(rp) Noi stiamo con tutti i Carmelo Castro del mondo, con i padri e con le madri che se li sono visti portare via. Noi stiamo con i dannati per una colpa. Noi pensiamo che ogni colpa, in una cella, possa essere espiata e rimessa. Ma pensiamo pure che non debba mai condurre alla dannazione perpetua. Noi stiamo col debole: con la faccia pesta di un ragazzo di diciannove anni. Noi stiamo con Roberto, morto all’Ucciardone dove era recluso per un furto di teli da mare. Noi siamo accanto agli esseri umani che sopravvivono come bestie all’Ucciardone, a Favignana, a Piazza Lanza…. L’elenco dell’ignominia è lungo, inaccettabile. Siamo contro i benpensanti che voltano la testa. Che ritengono che la (mala)carne da penitenziario sia un po’ come la carne da cannone, un effetto meramente collaterale. Ogni guerra sconta la sua macelleria? Per niente, cari signori. Uno stato democratico non può permettersi il massacro che si consuma quotidianamente dietro le sbarre delle sue democratiche prigioni. C’è una costituzione, ci sono le leggi che stabiliscono il confine fra diritti e afflizione. Non è lecito dimenticarlo. Mai.

◆ **Dati forniti**:
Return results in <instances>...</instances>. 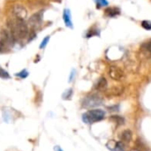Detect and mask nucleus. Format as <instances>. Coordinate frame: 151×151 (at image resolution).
Returning a JSON list of instances; mask_svg holds the SVG:
<instances>
[{"mask_svg": "<svg viewBox=\"0 0 151 151\" xmlns=\"http://www.w3.org/2000/svg\"><path fill=\"white\" fill-rule=\"evenodd\" d=\"M105 112L103 110L96 109L90 110L82 115V120L87 124H93L95 122L101 121L104 119Z\"/></svg>", "mask_w": 151, "mask_h": 151, "instance_id": "f03ea898", "label": "nucleus"}, {"mask_svg": "<svg viewBox=\"0 0 151 151\" xmlns=\"http://www.w3.org/2000/svg\"><path fill=\"white\" fill-rule=\"evenodd\" d=\"M139 58L141 60H149L151 58V40L143 42L138 52Z\"/></svg>", "mask_w": 151, "mask_h": 151, "instance_id": "39448f33", "label": "nucleus"}, {"mask_svg": "<svg viewBox=\"0 0 151 151\" xmlns=\"http://www.w3.org/2000/svg\"><path fill=\"white\" fill-rule=\"evenodd\" d=\"M104 13L107 17H116L120 14V9L117 6H110L104 10Z\"/></svg>", "mask_w": 151, "mask_h": 151, "instance_id": "1a4fd4ad", "label": "nucleus"}, {"mask_svg": "<svg viewBox=\"0 0 151 151\" xmlns=\"http://www.w3.org/2000/svg\"><path fill=\"white\" fill-rule=\"evenodd\" d=\"M16 75H17L18 77H19V78L25 79V78L28 75V73L27 72V70H22V71H20L19 73H17Z\"/></svg>", "mask_w": 151, "mask_h": 151, "instance_id": "aec40b11", "label": "nucleus"}, {"mask_svg": "<svg viewBox=\"0 0 151 151\" xmlns=\"http://www.w3.org/2000/svg\"><path fill=\"white\" fill-rule=\"evenodd\" d=\"M107 86H108V82L106 81V79L104 77H101L97 82L96 83V90H100V91H103V90H105L107 88Z\"/></svg>", "mask_w": 151, "mask_h": 151, "instance_id": "9b49d317", "label": "nucleus"}, {"mask_svg": "<svg viewBox=\"0 0 151 151\" xmlns=\"http://www.w3.org/2000/svg\"><path fill=\"white\" fill-rule=\"evenodd\" d=\"M99 35V32L92 31V29H91V30H89V32H88L87 37H91V36H94V35Z\"/></svg>", "mask_w": 151, "mask_h": 151, "instance_id": "412c9836", "label": "nucleus"}, {"mask_svg": "<svg viewBox=\"0 0 151 151\" xmlns=\"http://www.w3.org/2000/svg\"><path fill=\"white\" fill-rule=\"evenodd\" d=\"M108 73L112 80L117 81H120L125 78V73L122 71V69L119 68V66H116V65L110 66Z\"/></svg>", "mask_w": 151, "mask_h": 151, "instance_id": "423d86ee", "label": "nucleus"}, {"mask_svg": "<svg viewBox=\"0 0 151 151\" xmlns=\"http://www.w3.org/2000/svg\"><path fill=\"white\" fill-rule=\"evenodd\" d=\"M13 38L12 37L11 34L7 30H1L0 34V49L5 50L12 45L13 43Z\"/></svg>", "mask_w": 151, "mask_h": 151, "instance_id": "20e7f679", "label": "nucleus"}, {"mask_svg": "<svg viewBox=\"0 0 151 151\" xmlns=\"http://www.w3.org/2000/svg\"><path fill=\"white\" fill-rule=\"evenodd\" d=\"M41 23H42V16L40 13L33 14L28 19V25L32 28H35V27H39L41 25Z\"/></svg>", "mask_w": 151, "mask_h": 151, "instance_id": "0eeeda50", "label": "nucleus"}, {"mask_svg": "<svg viewBox=\"0 0 151 151\" xmlns=\"http://www.w3.org/2000/svg\"><path fill=\"white\" fill-rule=\"evenodd\" d=\"M54 150L55 151H64L63 150H62V149H61V148H60V147H59V146H55V147H54Z\"/></svg>", "mask_w": 151, "mask_h": 151, "instance_id": "5701e85b", "label": "nucleus"}, {"mask_svg": "<svg viewBox=\"0 0 151 151\" xmlns=\"http://www.w3.org/2000/svg\"><path fill=\"white\" fill-rule=\"evenodd\" d=\"M49 41H50V36H46V37L42 41V42H41V44H40V49H43V48H45V47H46V45L48 44Z\"/></svg>", "mask_w": 151, "mask_h": 151, "instance_id": "6ab92c4d", "label": "nucleus"}, {"mask_svg": "<svg viewBox=\"0 0 151 151\" xmlns=\"http://www.w3.org/2000/svg\"><path fill=\"white\" fill-rule=\"evenodd\" d=\"M142 27L146 30H151V21L150 20H142Z\"/></svg>", "mask_w": 151, "mask_h": 151, "instance_id": "2eb2a0df", "label": "nucleus"}, {"mask_svg": "<svg viewBox=\"0 0 151 151\" xmlns=\"http://www.w3.org/2000/svg\"><path fill=\"white\" fill-rule=\"evenodd\" d=\"M8 27L10 28V34L14 41L23 40L28 35V27L23 19L15 18L9 20Z\"/></svg>", "mask_w": 151, "mask_h": 151, "instance_id": "f257e3e1", "label": "nucleus"}, {"mask_svg": "<svg viewBox=\"0 0 151 151\" xmlns=\"http://www.w3.org/2000/svg\"><path fill=\"white\" fill-rule=\"evenodd\" d=\"M0 78H3V79H10V75L9 73L4 71L3 68L0 67Z\"/></svg>", "mask_w": 151, "mask_h": 151, "instance_id": "a211bd4d", "label": "nucleus"}, {"mask_svg": "<svg viewBox=\"0 0 151 151\" xmlns=\"http://www.w3.org/2000/svg\"><path fill=\"white\" fill-rule=\"evenodd\" d=\"M74 75H75V70H73L72 73H71V74H70V78H69V81H70V82L73 80Z\"/></svg>", "mask_w": 151, "mask_h": 151, "instance_id": "4be33fe9", "label": "nucleus"}, {"mask_svg": "<svg viewBox=\"0 0 151 151\" xmlns=\"http://www.w3.org/2000/svg\"><path fill=\"white\" fill-rule=\"evenodd\" d=\"M72 95H73V89H72V88H69V89H67L65 92H64V94H63V98L65 99V100H68V99L71 98Z\"/></svg>", "mask_w": 151, "mask_h": 151, "instance_id": "dca6fc26", "label": "nucleus"}, {"mask_svg": "<svg viewBox=\"0 0 151 151\" xmlns=\"http://www.w3.org/2000/svg\"><path fill=\"white\" fill-rule=\"evenodd\" d=\"M63 19L65 21V24L66 27L73 28V22H72V18H71V12L68 9H65L63 12Z\"/></svg>", "mask_w": 151, "mask_h": 151, "instance_id": "9d476101", "label": "nucleus"}, {"mask_svg": "<svg viewBox=\"0 0 151 151\" xmlns=\"http://www.w3.org/2000/svg\"><path fill=\"white\" fill-rule=\"evenodd\" d=\"M13 14L15 18L24 19L27 17V10L21 5H15L13 7Z\"/></svg>", "mask_w": 151, "mask_h": 151, "instance_id": "6e6552de", "label": "nucleus"}, {"mask_svg": "<svg viewBox=\"0 0 151 151\" xmlns=\"http://www.w3.org/2000/svg\"><path fill=\"white\" fill-rule=\"evenodd\" d=\"M122 93H123V88H120V87H113L109 91L108 95L114 96H120Z\"/></svg>", "mask_w": 151, "mask_h": 151, "instance_id": "ddd939ff", "label": "nucleus"}, {"mask_svg": "<svg viewBox=\"0 0 151 151\" xmlns=\"http://www.w3.org/2000/svg\"><path fill=\"white\" fill-rule=\"evenodd\" d=\"M103 104V99L98 95H89L82 101V106L86 109H92L100 106Z\"/></svg>", "mask_w": 151, "mask_h": 151, "instance_id": "7ed1b4c3", "label": "nucleus"}, {"mask_svg": "<svg viewBox=\"0 0 151 151\" xmlns=\"http://www.w3.org/2000/svg\"><path fill=\"white\" fill-rule=\"evenodd\" d=\"M111 119L117 125V126H121L125 123V119L120 117V116H112L111 118Z\"/></svg>", "mask_w": 151, "mask_h": 151, "instance_id": "4468645a", "label": "nucleus"}, {"mask_svg": "<svg viewBox=\"0 0 151 151\" xmlns=\"http://www.w3.org/2000/svg\"><path fill=\"white\" fill-rule=\"evenodd\" d=\"M132 136H133V134H132L131 130H128L127 129V130H125V131H123L121 133L120 139L124 142H129L131 141V139H132Z\"/></svg>", "mask_w": 151, "mask_h": 151, "instance_id": "f8f14e48", "label": "nucleus"}, {"mask_svg": "<svg viewBox=\"0 0 151 151\" xmlns=\"http://www.w3.org/2000/svg\"><path fill=\"white\" fill-rule=\"evenodd\" d=\"M55 1H58V2H60V0H55Z\"/></svg>", "mask_w": 151, "mask_h": 151, "instance_id": "b1692460", "label": "nucleus"}, {"mask_svg": "<svg viewBox=\"0 0 151 151\" xmlns=\"http://www.w3.org/2000/svg\"><path fill=\"white\" fill-rule=\"evenodd\" d=\"M97 8H101L103 6H107L108 5V1L107 0H96Z\"/></svg>", "mask_w": 151, "mask_h": 151, "instance_id": "f3484780", "label": "nucleus"}]
</instances>
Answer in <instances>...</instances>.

◆ **Consegna**:
Elenca tutti i luoghi di detenzione nominati nel brano sulle carceri. Per rispondere ci si basa unicamente sul brano sulle carceri.

◆ **Soluzione**:
Ucciardone, Favignana, Piazza Lanza